[Opening PASSAGE SHOWN section]
Wonder if I can get a small Game permit for Western Springs heaps of geese there  :Psmiley:  :Thumbsup:

----------


## gsp follower

if the bird counts at elly don't get done tomorrow then they probably wont get done 
in time for any helpful info for the parry opening this weekend.
so we,l have a look wedsday should be geese about at least.

----------


## kotuku

me&GSPF went for a gander (excuse the pun).no major goose sign round ,a couple of flights of parries as we left .however to our disgust right in front of us xclear evidence of some person/s(a general noun)had been very busy sighting in a 7mm-08  shotty and .22 on the doc fenceposts surrounding the grassed area -for good measure and maybe a joke they'd also turned the DOC sign into a DIY colander.
backstop new DOC seedlings and 180sq km of lake ellesmere.had anyone been coming up the track from the lake  most unpleasent suprise was awaiting them. as if LFAO are not under the pump enough already ,we hand this sort of highly visible stupidity to the antis and wer'e caught by the short and curlies .
all i can say is whoever you are Ihope you enjoyed yourselves cause a BIG FAT THANKS FOR NOTHING!
the general public use this reserve -what the hell will they think????

----------


## 2post

They are flying your way @kotuku

----------


## gsp follower

> Attachment 129400
> They are flying your way @kotuku


kotuku and I two fat old bastards sallied forth to the great lake .
no handy parries available but we did manage 3 geese under not very waterfowl hunting conditions.
thanks for the heads up they arrived right on schedule :O O: 
ps one ounce of steel 2.s in 3 inch loads is not as sudden death as 30 grams of lead 2.s

----------


## kotuku

> kotuku and I two fat old bastards sallied forth to the great lake .
> no handy parries available but we did manage 3 geese under not very waterfowl hunting conditions.
> thanks for the heads up they arrived right on schedule
> ps one ounce of steel 2.s in 3 inch loads is not as sudden death as 30 grams of lead 2.s


aye we did it in style .me -yup first time up with baikal O/U +2 3/4  4s steel - this combo is a little light for me after some discussion .no probs will revert to mighty escort s/a with solway magnum 3"34gm steel -that will stop anything.I lost my first goose -knocked him arseover outta the blue but he still managedto up and run and i aint designed for speed over mud ,water or even dry land.
idiotically Ionly carried 2 spare rounds to euthanise -didnt work.
[Closing PASSAGE SHOWN section]
[Opening DATASET CONTENT section]
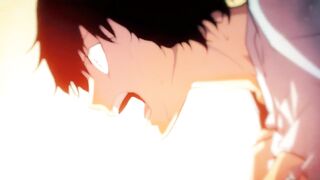 THIS IS 4K ANIME (Solo Leveling) 2
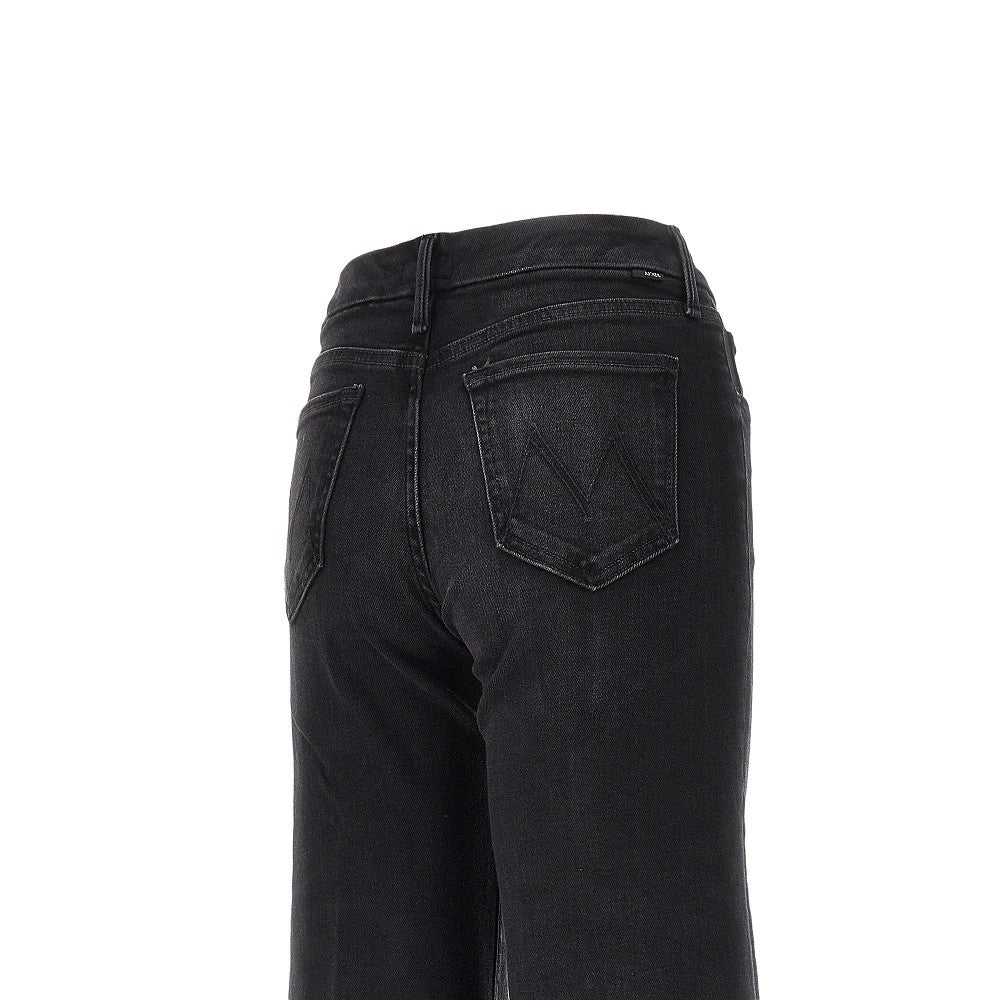 'The Roller Sneak' jeans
[Closing DATASET CONTENT section]
COMPLETE THE FOLLOWING:
A - In the goose-hunting thread, why does kotuku plan to go back to the Escort semi-automatic? Answer in one to three sentences.
B - Pick up the goose-hunting thread after its final sentence and write on in the same voice.
The data placed after the goose-hunting thread come from a separate source.

RESULTS FOR THE EXERCISE:
A - The Baikal over-and-under with 2 3/4-inch No. 4 steel loads felt a little light to kotuku. So kotuku will return to the Escort semi-automatic with Solway magnum 3-inch 34-gram steel loads, a combination kotuku says "will stop anything."

B -
 however as GSPF said all in all a bloody marvellous day 
.to see the numbers of canadas we so fondly remember,to hear those calls on the wing and to watch GSPF seduce the buggers into turning our way with his "lonesome want some lovin call" and to bring home some of natures finest organic meat-plump young juvenile hanging in ma shed -GSPfs a little more mature.to me this is natures antidepressant ,get fit plan and yet another ripper for 2020-
LLLLLLLLLLLEEEEEEEEEEEETTTTTS  GGGGGGGEEEEETTTTTTTT IT OOOOOOOOOONNNNNNN
2POST YOU THERE BRO 
can you advise your local goosey friends (the ones in the photo)-theres 3 vacancies at ellesmere -very nice for gooses at this time of year -specially wee plump buggers BUUUUUUUUUURP
 the post match cuppa and sandwiches was even better -my finest sawbench top atop a recycled camp stool with matching camping stool featuring restitched seatbelt seats
coffee -milk and sugar vicar -egg and tomato sandwiches -suppins and chatting we looks up oh fuck no 8 canadas in formation heading our way -waaaaa      gear all carefully locked away ammo in containers guns in cases-trust ma nature to have the last laugh!
actually she had another -i ripped crutch outta me shorts -big enough for a battalion of bangalore whores to access all because i kept droppin cartridges outta my trap shooting vest!! shorts fucked vest will be sorted pronto!

----------


## 2post

> aye we did it in style .me -yup first time up with baikal O/U +2 3/4  4s steel - this combo is a little light for me after some discussion .no probs will revert to mighty escort s/a with solway magnum 3"34gm steel -that will stop anything.I lost my first goose -knocked him arseover outta the blue but he still managedto up and run and i aint designed for speed over mud ,water or even dry land.
> idiotically Ionly carried 2 spare rounds to euthanise -didnt work.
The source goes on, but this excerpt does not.